Day by Day: Gardeners can ‘bee friendly’ with little effort
By LIZ THOMPSON
This Week News
April 23, 2018
Robert Frost’s “A Prayer in Spring” reads in part: “And make us happy in the happy bees / The swarm dilating round the perfect trees / And make us happy in the darting bird / That suddenly above the bees is heard.”
We know honeybees produce the sticky, sweet nectar that we spread on toast or pour into recipes. More than 4,000 species of bees are native to North America.
Some consider bees pests. Some unwittingly kill the good bugs and bees while using broad methods to kill true pests. It’s important to know the difference and how and why to prevent extinction of the tiny things that matter.
Birds & Blooms magazine calls all bees unsung heroes that work hard to keep our food web functioning: “One in every three bites of food we eat is courtesy of pollination, and 85 percent of flowering plants and trees rely on pollinators for survival.”
Todd Amacker wrote of the pollinator experience at Great Smoky Mountains National Park: “Honeybees alone contribute over $14 billion to the value of U.S. crop production. It turns out that bees need to collect both pollen and nectar in order to stay alive.
“To do this, they frequently visit a wide variety of crops that can include peas, beans, melons, berries and various other fruits. By visiting these crops, and spreading pollen in the process, it allows for plants to reproduce.
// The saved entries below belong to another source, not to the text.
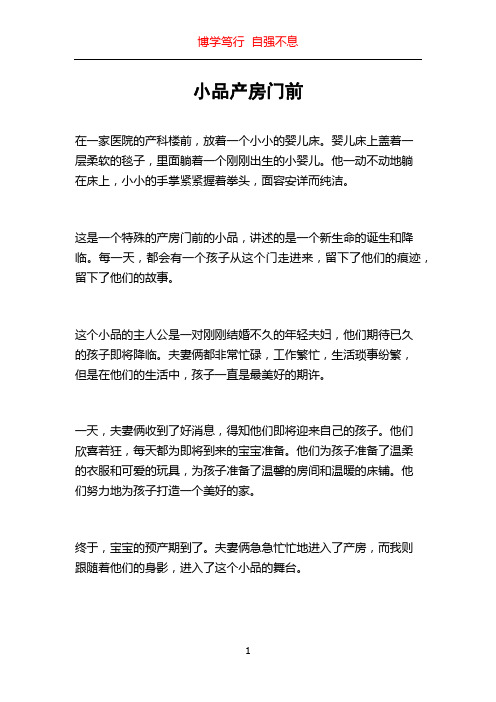 博学笃行 自强不息

小品产房门前

在一家医院的产科楼前，放着一个小小的婴儿床。婴儿床上盖着一层柔软的毯子，里面躺着一个刚刚出生的小婴儿。他一动不动地躺在床上，小小的手掌紧紧握着拳头，面容安详而纯洁。

这是一个特殊的产房门前的小品，讲述的是一个新生命的诞生和降临。每一天，都会有一个孩子从这个门走进来，留下了他们的痕迹，留下了他们的故事。

这个小品的主人公是一对刚刚结婚不久的年轻夫妇，他们期待已久的孩子即将降临。夫妻俩都非常忙碌，工作繁忙，生活琐事纷繁，但是在他们的生活中，孩子一直是最美好的期许。

一天，夫妻俩收到了好消息，得知他们即将迎来自己的孩子。他们欣喜若狂，每天都为即将到来的宝宝准备。他们为孩子准备了温柔的衣服和可爱的玩具，为孩子准备了温馨的房间和温暖的床铺。他们努力地为孩子打造一个美好的家。

终于，宝宝的预产期到了。夫妻俩急急忙忙地进入了产房，而我则跟随着他们的身影，进入了这个小品的舞台。

1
In turn, the honeybees use pollen to help develop their growing larvae and nectar to turn it into honey.”
Like all living things, stress plays a role in their health.
“All bee species face similar stressors — poor nutrition due to a lack of flowers or monocropping (the practice of growing only one type of agricultural product in a large area of land, year after year), pesticide exposure, parasites and diseases,” said Phyllis Stiles, director of Bee City USA, a certification program that helps pollinator populations.
Reed Johnson, assistant professor in entomology at Ohio State University, pointed to a survey by the University of Maryland: “Beekeepers across the United States lost 33 percent of their honeybee colonies during the year spanning April 2016 to April 2017, according to the latest preliminary results of an annual nationwide survey. Rates of both winter loss and summer loss — and consequently, total annual losses — improved compared with last year.”
What can the home gardener do to help?
He or she can go natural and create a yard that welcomes bees and butterflies.
“Insecticides that kill pest insects are likely to kill bees, too,” Johnson said.
We can eliminate pesticides or use safer ones, such as Bacillus thuringiensis, or Bt. We also can choose plants from local nurseries that don’t treat seedlings with neonicotinoid pesticides, which kill all insects and bees by attacking the central nervous system.
Johnson said one easy tactic is to mow less frequently.
“Letting clovers and dandelions bloom is probably the easiest strategy for providing bees with food,” he said.
Jerry Hinton of Hinton Apiaries in Grove City said heirloom plants, those that have not been altered to fit snugly into a garden, are more beneficial to pollinators.
“Ideally, one should plant so they will bloom at different times for a consistent food source,” he said. “Not all pollens are created equal. Bees target high-protein flowers. Ask garden experts at garden centers for the best flowers to plant for pollinators.”
Johnson said to read the label for warnings.
“It may be small print,” he said. “The EPA goes through intense scrutiny for approvals and the labels are required.”
Trees, shrubs, perennials, annuals and herbs make our yards pretty and useful to us and pollinators. Information is available at u.osu.edu/beelab/gardening-for-bees, including: “Go native, bee showy, bee bountiful, bee diverse, bee patient, bee gentle (they only sting as a defense), bee chemical-free, bee a little messy (they like wood to nest in), bee aware, bee friendly, bee sunny and bee homey.”
Sounds like good advice for more than gardening.